How long can I store these cookies?
Sugar cookies will last in an airtight container at room temperature for up to a week. You can also freeze them for several months to make them last longer, or get ahead on holiday baking!
Can I freeze these cookies?
You can make this dough ahead of time and freeze it for up to a month. Just pull it out and defrost in the refrigerator before rolling, cutting, and baking.
While you’re here, check out these cookies recipes
- Old Fashioned No Bake Peanut Butter Oatmeal Cookies
- Hidden Rolo Snowball Cookies
- Texas Ranger Cookies
- Soft Batch Glazed Lemon Cream Cheese Cookies
- Quarter Pound Chocolate Candy Bar Cookie
Not your ordinary sugar cookie, this recipe for Browned Butter Brown Sugar Cookies takes the simple cookie to new levels. Browned butter provides a richer, nutty flavor while brown sugar adds a caramel note. I used a large scoop to make them extra-large and uniform.
- ¾ cup unsalted butter browned and cooled
- 1 and ¼ cup brown sugar light or dark
- 1 large egg at room temperature
- 2 teaspoons pure vanilla extract
- 2 cups all-purpose flour sifted and measured correctly
- 1 teaspoon baking soda
- 1 and ½ teaspoons cornstarch
- ¼ teaspoon salt
In a saucepan, melt butter over medium-high heat. Whisk constantly until butter starts to brown, about 4 minutes. When browned remove from heat and allow to cool.
In the bowl of your electric mixer, whisk butter and brown sugar.
Stir in egg and vanilla.
In another bowl, combine flour, soda, salt, and cornstarch. Stir to combine.

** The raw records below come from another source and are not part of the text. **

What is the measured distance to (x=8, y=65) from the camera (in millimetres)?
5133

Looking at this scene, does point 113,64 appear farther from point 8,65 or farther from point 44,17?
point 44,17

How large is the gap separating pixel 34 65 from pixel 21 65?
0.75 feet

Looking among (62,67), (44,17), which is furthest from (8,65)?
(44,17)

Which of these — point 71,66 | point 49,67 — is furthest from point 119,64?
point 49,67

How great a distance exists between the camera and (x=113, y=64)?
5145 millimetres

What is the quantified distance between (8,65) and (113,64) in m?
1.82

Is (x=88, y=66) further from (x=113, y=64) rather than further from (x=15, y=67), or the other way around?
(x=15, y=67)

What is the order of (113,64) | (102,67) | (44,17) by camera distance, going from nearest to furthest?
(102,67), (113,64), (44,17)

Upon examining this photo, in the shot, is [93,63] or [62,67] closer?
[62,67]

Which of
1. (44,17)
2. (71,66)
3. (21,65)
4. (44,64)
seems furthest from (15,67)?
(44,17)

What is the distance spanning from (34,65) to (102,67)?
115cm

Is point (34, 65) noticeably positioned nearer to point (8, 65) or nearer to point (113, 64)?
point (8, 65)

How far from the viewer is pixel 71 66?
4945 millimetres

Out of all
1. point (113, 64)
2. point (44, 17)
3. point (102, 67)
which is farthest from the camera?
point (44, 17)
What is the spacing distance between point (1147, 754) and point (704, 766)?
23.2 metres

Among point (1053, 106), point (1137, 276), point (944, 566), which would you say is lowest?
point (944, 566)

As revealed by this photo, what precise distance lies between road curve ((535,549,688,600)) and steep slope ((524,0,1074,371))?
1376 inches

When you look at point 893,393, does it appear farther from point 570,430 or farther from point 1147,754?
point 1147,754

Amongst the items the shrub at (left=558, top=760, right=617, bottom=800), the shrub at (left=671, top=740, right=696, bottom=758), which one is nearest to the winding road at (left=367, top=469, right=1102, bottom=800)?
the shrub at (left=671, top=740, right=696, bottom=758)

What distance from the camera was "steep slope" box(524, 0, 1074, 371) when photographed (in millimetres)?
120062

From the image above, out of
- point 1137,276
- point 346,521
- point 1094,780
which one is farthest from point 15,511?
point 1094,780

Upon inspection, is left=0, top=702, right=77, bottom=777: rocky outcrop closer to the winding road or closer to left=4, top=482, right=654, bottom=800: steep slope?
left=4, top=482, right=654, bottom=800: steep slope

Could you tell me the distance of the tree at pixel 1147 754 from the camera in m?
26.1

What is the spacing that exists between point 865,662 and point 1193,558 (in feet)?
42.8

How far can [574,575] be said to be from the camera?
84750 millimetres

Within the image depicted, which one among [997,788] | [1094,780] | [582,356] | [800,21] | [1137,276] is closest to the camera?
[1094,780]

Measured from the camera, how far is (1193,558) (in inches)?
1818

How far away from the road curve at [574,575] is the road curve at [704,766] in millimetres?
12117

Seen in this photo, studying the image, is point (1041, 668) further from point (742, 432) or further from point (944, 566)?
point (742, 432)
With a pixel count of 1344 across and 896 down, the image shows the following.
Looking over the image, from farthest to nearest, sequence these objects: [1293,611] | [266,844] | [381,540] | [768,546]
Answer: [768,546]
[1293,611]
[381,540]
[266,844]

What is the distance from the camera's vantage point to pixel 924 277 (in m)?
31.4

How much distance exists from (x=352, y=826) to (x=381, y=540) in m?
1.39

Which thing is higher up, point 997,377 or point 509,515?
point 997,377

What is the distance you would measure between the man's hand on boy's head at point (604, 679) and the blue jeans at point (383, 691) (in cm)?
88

Turn mixer to low and slowly add the flour mixture to the butter, sugar, and egg mixture. Mix until ingredients are mixed well.
Chill dough for 1 hour. You can chill up to 48 hours. Or freeze up to 1 month. (See instructions above for thawing.)
Preheat oven to 350°F. Sit dough on the counter for 10 minutes before scooping and baking.
I used a 4 tablespoon, spring-release scoop for uniformly measure the dough. I baked them for 14 minutes to get perfectly crunchy edges and soft centers. They will cook quicker if you're making smaller cookies. I recommend you Calibrate your Oven at least once a year to ensure it's baking at the correct temperature.